The EDXML test corpus is a collection of portable unit tests for EDXML implementations. Each unit test consists of one or more EDXML files. Implementations can be subjected to the tests by having them parse the files. The focus of the collection is on testing if implementations correctly detect invalid input and more generally on driving implementations off their happy path.

The collection is not complete in the sense that it provides any guarantees regarding the correctness or quality of implementations that pass the tests. Implementations must always be validated against the EDXML Specification.

The collection is also no substitute for unit tests that directly invoke the internal APIs of an implementation. The test corpus is complementary, adding particular value for testing the handling of invalid EDXML data which is typically difficult to produce using internal APIs.
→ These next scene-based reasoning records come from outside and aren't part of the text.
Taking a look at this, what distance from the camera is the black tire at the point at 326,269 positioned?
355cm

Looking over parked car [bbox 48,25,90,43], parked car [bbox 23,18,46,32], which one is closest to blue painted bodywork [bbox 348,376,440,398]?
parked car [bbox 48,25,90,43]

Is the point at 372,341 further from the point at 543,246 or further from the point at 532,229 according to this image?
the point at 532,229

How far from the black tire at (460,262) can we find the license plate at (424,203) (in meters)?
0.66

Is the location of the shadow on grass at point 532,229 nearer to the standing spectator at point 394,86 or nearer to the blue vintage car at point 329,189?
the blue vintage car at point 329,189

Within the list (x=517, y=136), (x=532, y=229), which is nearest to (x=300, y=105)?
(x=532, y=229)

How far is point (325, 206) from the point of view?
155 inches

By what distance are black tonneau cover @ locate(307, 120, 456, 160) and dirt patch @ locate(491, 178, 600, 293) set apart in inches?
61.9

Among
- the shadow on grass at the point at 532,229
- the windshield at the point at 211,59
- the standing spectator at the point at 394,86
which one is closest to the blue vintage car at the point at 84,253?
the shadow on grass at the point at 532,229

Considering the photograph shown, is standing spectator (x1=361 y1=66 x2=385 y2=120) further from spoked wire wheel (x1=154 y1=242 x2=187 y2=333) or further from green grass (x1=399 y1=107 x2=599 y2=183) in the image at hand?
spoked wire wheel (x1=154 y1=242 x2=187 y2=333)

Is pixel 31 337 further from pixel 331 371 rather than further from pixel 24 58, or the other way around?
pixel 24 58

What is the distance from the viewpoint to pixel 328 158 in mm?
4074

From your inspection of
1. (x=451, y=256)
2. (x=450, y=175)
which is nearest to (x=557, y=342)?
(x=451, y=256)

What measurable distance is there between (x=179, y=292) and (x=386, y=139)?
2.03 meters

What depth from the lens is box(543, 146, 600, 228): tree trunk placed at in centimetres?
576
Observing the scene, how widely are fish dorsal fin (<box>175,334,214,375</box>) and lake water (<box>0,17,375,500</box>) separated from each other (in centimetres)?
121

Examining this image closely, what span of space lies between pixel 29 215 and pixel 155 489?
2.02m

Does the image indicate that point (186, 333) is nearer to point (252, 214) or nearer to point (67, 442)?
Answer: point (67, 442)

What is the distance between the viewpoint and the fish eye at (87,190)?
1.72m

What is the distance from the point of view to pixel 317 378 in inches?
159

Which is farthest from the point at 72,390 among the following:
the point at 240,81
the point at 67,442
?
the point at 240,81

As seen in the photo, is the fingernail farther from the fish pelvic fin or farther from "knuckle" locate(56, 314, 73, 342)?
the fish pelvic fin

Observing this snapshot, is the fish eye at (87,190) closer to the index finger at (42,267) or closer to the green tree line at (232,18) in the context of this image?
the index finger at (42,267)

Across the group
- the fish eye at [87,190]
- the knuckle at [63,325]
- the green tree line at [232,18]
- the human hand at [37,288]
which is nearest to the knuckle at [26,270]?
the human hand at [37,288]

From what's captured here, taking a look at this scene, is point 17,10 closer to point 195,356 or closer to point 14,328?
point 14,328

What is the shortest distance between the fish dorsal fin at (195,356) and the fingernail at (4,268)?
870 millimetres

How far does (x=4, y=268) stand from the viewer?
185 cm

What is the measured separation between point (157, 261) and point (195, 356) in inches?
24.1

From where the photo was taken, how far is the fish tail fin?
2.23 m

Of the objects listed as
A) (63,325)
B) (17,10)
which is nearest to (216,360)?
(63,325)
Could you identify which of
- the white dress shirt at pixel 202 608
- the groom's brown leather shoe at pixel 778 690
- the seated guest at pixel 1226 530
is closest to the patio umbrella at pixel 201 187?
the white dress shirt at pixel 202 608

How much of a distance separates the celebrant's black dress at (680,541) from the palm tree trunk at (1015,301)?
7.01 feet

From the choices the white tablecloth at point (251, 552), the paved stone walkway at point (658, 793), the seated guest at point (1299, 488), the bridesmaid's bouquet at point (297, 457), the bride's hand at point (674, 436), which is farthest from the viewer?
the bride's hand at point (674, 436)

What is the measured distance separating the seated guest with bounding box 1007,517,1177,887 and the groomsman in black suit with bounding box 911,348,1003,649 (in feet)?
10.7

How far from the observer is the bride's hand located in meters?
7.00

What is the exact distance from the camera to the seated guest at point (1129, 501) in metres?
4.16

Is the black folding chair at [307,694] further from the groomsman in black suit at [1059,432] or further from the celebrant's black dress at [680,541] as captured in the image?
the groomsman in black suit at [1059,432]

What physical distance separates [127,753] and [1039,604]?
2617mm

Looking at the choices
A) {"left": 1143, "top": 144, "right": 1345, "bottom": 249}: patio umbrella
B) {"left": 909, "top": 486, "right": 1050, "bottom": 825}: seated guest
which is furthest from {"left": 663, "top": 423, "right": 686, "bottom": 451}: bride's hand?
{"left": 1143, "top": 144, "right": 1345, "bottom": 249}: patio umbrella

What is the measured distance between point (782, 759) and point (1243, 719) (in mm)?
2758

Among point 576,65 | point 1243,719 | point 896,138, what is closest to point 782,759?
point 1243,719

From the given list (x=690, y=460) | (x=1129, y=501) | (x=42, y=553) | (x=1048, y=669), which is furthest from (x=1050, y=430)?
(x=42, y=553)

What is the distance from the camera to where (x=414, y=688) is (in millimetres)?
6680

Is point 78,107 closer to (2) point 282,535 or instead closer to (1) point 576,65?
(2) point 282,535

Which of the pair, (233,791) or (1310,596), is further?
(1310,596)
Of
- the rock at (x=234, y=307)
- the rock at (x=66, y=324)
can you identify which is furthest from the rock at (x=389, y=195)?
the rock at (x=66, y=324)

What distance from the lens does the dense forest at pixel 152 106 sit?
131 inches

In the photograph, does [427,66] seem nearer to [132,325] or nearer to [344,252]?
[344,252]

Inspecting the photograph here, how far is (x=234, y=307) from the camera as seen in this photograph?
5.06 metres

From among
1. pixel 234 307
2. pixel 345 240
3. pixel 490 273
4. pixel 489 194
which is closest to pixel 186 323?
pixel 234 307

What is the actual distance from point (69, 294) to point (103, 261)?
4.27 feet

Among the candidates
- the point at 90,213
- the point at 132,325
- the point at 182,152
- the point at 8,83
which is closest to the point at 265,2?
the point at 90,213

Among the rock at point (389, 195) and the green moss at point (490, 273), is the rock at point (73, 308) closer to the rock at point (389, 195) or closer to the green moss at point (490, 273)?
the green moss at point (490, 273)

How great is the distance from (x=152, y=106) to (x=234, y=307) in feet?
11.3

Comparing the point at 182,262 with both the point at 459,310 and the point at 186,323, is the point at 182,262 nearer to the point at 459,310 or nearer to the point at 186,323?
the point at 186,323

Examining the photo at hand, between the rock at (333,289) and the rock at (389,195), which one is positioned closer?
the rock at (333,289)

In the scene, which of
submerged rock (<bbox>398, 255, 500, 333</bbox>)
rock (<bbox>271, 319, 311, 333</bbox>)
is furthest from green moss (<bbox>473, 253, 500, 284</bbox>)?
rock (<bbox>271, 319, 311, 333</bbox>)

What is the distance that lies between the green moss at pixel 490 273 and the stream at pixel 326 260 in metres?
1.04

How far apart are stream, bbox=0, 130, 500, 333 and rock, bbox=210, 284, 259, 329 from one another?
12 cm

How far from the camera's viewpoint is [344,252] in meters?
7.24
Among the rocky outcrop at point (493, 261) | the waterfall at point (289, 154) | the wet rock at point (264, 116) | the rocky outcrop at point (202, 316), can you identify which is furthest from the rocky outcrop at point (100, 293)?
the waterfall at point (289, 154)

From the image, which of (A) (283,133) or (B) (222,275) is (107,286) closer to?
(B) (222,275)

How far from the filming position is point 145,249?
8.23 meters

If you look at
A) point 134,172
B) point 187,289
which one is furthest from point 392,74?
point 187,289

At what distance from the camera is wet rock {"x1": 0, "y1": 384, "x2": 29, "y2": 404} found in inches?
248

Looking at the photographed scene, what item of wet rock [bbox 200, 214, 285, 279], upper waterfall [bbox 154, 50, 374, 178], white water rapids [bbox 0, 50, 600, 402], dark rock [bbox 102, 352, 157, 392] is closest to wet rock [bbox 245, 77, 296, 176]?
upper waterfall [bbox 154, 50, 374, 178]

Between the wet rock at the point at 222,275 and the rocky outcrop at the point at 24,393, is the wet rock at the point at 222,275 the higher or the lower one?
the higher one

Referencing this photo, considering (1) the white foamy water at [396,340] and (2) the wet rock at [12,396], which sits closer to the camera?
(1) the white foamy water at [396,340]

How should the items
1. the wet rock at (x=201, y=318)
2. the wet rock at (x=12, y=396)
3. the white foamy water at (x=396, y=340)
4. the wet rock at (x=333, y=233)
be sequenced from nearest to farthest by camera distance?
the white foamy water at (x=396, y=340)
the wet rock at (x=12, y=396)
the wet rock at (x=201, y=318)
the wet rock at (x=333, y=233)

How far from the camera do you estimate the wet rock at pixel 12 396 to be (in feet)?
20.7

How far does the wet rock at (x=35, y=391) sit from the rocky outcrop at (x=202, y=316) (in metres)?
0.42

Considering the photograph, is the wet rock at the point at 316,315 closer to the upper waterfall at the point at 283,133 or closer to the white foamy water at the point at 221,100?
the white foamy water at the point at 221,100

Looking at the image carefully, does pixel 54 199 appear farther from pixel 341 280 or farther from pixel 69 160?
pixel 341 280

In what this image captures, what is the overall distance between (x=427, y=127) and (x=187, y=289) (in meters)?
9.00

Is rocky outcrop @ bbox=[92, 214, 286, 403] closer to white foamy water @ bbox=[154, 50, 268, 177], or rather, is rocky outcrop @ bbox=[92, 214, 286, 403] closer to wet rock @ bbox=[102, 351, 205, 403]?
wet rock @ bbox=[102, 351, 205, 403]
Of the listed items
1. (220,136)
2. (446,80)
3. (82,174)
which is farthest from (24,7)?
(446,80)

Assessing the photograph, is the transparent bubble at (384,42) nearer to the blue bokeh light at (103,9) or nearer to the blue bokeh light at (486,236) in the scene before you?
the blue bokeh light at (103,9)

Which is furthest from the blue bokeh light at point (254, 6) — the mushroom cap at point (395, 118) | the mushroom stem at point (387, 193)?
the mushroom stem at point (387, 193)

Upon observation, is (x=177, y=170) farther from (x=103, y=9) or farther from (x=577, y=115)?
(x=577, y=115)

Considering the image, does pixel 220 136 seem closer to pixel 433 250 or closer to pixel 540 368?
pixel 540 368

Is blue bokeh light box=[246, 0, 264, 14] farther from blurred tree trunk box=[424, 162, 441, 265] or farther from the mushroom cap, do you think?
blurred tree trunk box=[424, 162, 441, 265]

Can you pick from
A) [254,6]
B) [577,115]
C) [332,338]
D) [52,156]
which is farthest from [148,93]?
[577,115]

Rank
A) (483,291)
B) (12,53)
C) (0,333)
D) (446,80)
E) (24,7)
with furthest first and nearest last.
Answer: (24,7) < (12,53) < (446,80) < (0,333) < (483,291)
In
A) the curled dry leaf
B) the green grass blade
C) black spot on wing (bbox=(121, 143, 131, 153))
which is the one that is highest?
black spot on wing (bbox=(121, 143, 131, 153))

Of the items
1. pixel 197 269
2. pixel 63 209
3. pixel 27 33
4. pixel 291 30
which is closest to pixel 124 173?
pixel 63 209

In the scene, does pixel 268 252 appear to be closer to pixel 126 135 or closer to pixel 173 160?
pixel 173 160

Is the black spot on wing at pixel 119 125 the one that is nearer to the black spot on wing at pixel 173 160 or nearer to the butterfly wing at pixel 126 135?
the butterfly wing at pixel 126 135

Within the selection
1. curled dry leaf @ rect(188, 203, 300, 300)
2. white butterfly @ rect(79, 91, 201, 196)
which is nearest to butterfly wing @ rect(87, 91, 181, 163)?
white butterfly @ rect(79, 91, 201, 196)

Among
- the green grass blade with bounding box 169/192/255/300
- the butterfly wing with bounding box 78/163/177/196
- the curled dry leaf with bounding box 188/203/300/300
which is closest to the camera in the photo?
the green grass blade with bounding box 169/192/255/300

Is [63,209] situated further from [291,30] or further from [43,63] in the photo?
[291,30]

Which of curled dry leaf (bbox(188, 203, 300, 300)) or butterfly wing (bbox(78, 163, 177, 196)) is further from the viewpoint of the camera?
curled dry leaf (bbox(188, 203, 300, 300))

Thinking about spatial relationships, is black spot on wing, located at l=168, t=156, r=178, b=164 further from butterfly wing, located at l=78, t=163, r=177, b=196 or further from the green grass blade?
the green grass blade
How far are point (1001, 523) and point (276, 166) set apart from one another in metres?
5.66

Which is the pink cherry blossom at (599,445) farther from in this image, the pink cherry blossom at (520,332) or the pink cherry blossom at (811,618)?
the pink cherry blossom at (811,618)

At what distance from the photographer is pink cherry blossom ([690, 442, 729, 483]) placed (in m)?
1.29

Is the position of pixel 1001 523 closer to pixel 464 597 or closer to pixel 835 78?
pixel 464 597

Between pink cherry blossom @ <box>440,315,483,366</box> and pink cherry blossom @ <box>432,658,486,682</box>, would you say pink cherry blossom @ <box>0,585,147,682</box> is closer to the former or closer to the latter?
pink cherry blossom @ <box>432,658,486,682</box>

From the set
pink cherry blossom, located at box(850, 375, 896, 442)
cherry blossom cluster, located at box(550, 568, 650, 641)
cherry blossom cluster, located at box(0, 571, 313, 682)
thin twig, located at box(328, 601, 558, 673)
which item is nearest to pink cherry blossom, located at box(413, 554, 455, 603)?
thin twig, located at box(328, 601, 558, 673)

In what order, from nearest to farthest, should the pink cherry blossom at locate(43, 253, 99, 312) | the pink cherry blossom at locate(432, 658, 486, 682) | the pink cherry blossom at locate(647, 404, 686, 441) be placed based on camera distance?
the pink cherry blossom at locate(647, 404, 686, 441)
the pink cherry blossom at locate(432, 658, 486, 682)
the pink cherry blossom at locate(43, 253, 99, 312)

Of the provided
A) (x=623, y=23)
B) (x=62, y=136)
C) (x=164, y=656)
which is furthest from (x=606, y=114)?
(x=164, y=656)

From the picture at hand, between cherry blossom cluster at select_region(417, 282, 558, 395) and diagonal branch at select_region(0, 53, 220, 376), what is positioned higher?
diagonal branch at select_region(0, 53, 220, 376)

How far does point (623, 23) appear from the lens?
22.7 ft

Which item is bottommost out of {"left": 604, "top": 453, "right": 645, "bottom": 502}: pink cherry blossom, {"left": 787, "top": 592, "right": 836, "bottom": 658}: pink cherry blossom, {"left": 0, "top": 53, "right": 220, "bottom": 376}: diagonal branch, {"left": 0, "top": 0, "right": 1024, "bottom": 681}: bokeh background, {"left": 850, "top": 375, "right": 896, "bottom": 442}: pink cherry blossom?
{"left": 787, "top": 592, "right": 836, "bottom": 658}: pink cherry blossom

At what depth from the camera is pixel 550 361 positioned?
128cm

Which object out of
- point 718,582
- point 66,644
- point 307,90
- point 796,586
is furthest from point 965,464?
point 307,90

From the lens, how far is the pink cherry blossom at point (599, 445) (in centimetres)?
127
The files are available in the tests/ directory. For each EDXML version there is a subdirectory containing test files that are valid for that particular version of the EDXML specification. For example, the test files for EDXML version 3.0.0 are in the tests/3/3.0/3.0.0 directory. Due to the EDXML specification using semantic versioning, the directories associated with minor or patch version updates only contain additional tests for testing specific changes introduced in that particular update. Each major version contains a completely new set of test files.

How to Use

The test corpus can be used in your projects by cloning this repository. For PHP and Python projects you can also use a package manager to add the test corpus as a dependency. This repository includes both a Python package and a Composer package for PHP.

Testing if a file or set of files was parsed correctly is done in various ways, depending on the type of test. The collection for a specific EDXML version is subdivided in three categories containing tree different types of tests:

  1. Valid data that implementations must ingest without problems (in valid/)
  2. Invalid data that implementations must refuse to ingest (in invalid/)
  3. Conflicting / non-conflicting data that implementations must detect (in conflict/)

These three types of tests are explained in detail below.

Testing valid data

These tests can be used to verify that an implementation can successfully parse valid EDXML data that is presented to it. Success can be determined in two different ways.

  1. Parsing must not result in any errors produced by the implementation.
  2. When the test includes a file named expected.edxml, the correctness of the internal representation that is the result of parsing the input data can be verified.

Testing the correctness of the internal representation of input EDXML data is done by having the implementation serialize this representation back to EDXML and comparing this to expected.edxml. When both EDXML data sets are equivalent, the test is successful. Given two EDXML data sets A and B equivalence means that

  1. Each event in A must have an equivalent event in B, and the other way around. The meaning of equivalence for EDXML events is defined in the EDXML Specification.
  2. The combination of all <ontology> elements from A must be the equivalent of the combination of all <ontology> elements from B, and the other way around. The meaning of equivalence for EDXML ontologies is defined in the EDXML Specification.

Each test is contained in its own subdirectory. The files that need to be ingested are named input-xxx.edxml where the xxx represents a sequence number. The files are intended to be ingested in the order as indicated by these sequence numbers. Depending on the implementation this may or may not make any difference.

Testing invalid data

These tests can be used to verify that an implementation can successfully detect various errors in EDXML input data. Each of the EDXML files in this sub-collection must be refused by the implementation as being invalid.

There can be various aspects of EDXML data that can be invalid, like an ontology definition or the structure of an event. Implementations may produce specific types of exceptions for each of these cases. The files are grouped by these aspects to allow testing for specific types of exceptions being produced by the implementation.

Testing conflict handling ------------------------EDXML events can be versioned and versioned events can yield conflicts. These tests include events that are conflicting (in the conflicting subdirectory) as well as events that are not (in the non-conflicting subdirectory). EDXML implementations must correctly identify both.